(Picture-based spatial questions)
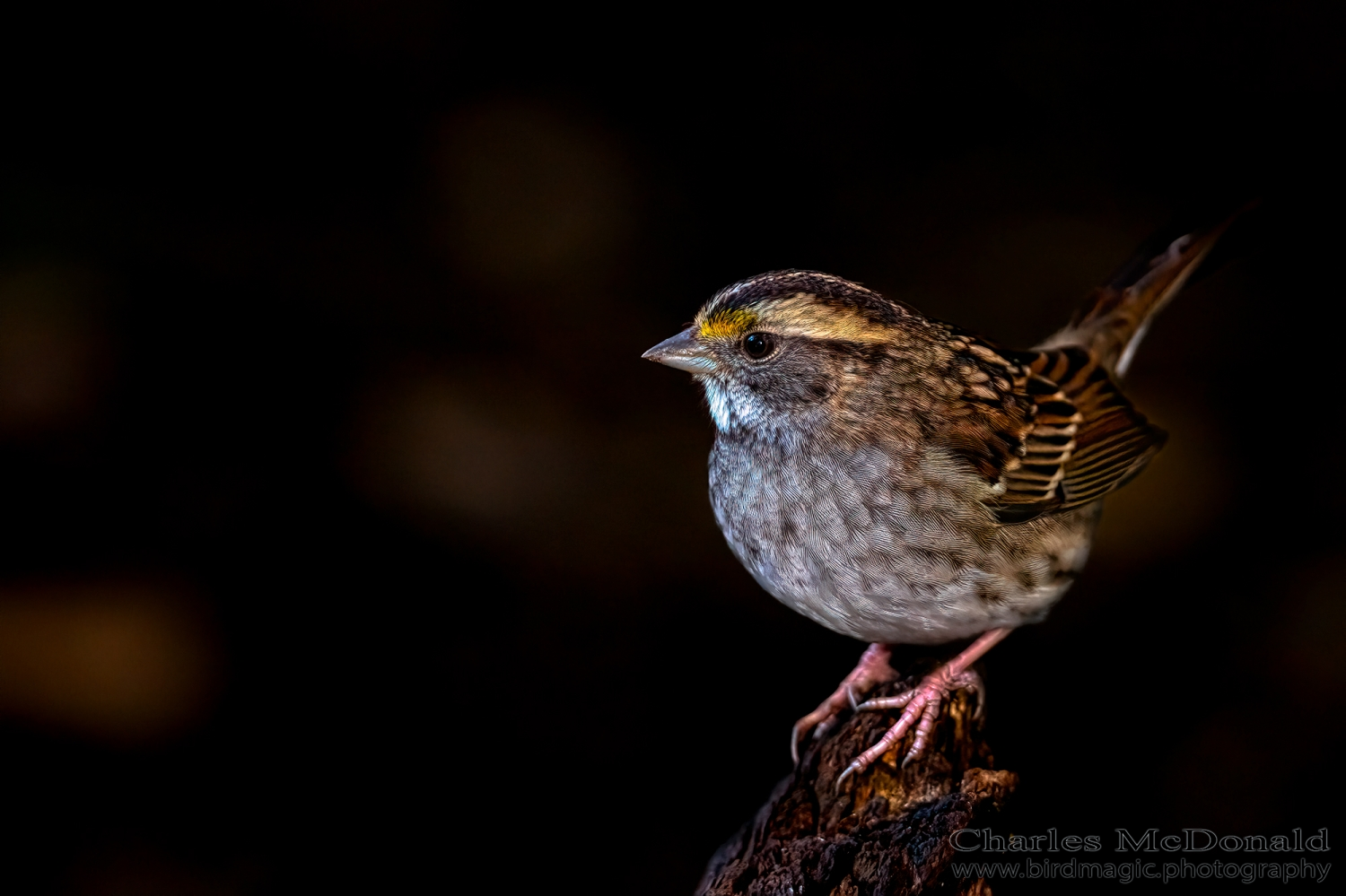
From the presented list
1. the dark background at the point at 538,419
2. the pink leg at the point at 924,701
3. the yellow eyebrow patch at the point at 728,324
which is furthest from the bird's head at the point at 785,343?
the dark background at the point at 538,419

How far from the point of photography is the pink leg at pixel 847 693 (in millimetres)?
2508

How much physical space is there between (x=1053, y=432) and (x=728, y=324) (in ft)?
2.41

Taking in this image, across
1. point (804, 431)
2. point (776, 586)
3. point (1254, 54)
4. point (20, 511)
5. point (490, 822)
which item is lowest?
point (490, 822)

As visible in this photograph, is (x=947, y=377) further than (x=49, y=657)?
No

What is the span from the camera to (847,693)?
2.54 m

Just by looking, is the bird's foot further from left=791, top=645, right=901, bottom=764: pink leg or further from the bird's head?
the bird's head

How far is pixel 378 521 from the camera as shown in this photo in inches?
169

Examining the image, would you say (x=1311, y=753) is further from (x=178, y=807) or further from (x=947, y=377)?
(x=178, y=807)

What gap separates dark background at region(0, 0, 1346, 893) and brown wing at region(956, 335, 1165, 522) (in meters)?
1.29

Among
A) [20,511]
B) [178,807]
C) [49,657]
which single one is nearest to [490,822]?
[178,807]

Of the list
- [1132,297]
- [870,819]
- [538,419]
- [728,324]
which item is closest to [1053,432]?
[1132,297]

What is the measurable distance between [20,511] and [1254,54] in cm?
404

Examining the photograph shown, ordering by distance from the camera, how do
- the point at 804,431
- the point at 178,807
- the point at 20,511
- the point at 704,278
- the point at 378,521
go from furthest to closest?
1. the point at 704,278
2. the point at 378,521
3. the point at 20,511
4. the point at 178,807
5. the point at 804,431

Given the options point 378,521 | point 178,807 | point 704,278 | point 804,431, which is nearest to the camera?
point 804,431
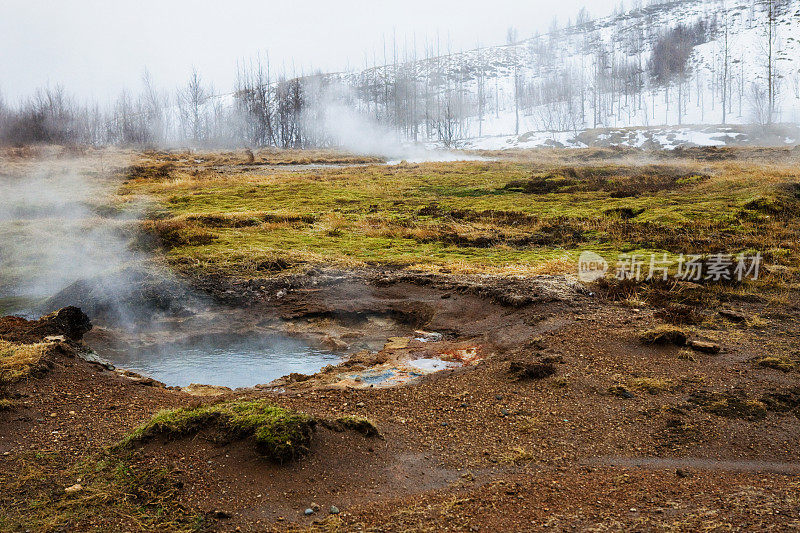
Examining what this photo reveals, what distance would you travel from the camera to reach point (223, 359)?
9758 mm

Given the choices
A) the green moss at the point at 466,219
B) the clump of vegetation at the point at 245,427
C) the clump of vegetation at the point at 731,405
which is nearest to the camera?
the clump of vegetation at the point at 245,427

What you need to do: Retype the data word for word, starting at the line that contains "How far from" and continuing through the end of the data, with both ends included. Leave the pictures out.

Solution for this problem:
How far from the point of photography is the pink leg at pixel 847 693 (in millimetres)?
2508

How much physical space is there between (x=1053, y=432) and (x=728, y=324) (in ft)?
2.41

Taking in this image, across
1. point (804, 431)
2. point (776, 586)
3. point (1254, 54)
4. point (20, 511)
5. point (490, 822)
which item is lowest?
point (490, 822)

As visible in this photograph, is (x=947, y=377) further than (x=49, y=657)?
No

What is the span from the camera to (847,693)?
2.54 m

Just by looking, is the bird's foot further from left=791, top=645, right=901, bottom=764: pink leg or further from the bird's head?
the bird's head

How far is pixel 378 521 from the camera as shown in this photo in inches?
169

Examining the image, would you say (x=1311, y=753) is further from (x=178, y=807) or further from (x=947, y=377)?
(x=178, y=807)

What gap separates dark background at region(0, 0, 1346, 893) and brown wing at region(956, 335, 1165, 522) (in meters)?
1.29

Among
A) [20,511]
B) [178,807]
C) [49,657]
which single one is nearest to [490,822]?
[178,807]

Of the list
- [1132,297]
- [870,819]
- [538,419]
- [728,324]
which item is closest to [1053,432]?
[1132,297]

What is the measurable distance between [20,511] and [1254,54] in cm?
404

Examining the photograph shown, ordering by distance from the camera, how do
- the point at 804,431
- the point at 178,807
- the point at 20,511
- the point at 704,278
- the point at 378,521
go from furthest to closest?
1. the point at 704,278
2. the point at 378,521
3. the point at 20,511
4. the point at 178,807
5. the point at 804,431

Given the options point 378,521 | point 178,807 | point 704,278 | point 804,431, which is nearest to the camera?
point 804,431
Examining what this photo reveals, what distance would you travel from the camera to reach point (223, 359)?
9758 mm

Given the choices
A) the green moss at the point at 466,219
B) the clump of vegetation at the point at 245,427
C) the clump of vegetation at the point at 731,405
which is nearest to the camera?
the clump of vegetation at the point at 245,427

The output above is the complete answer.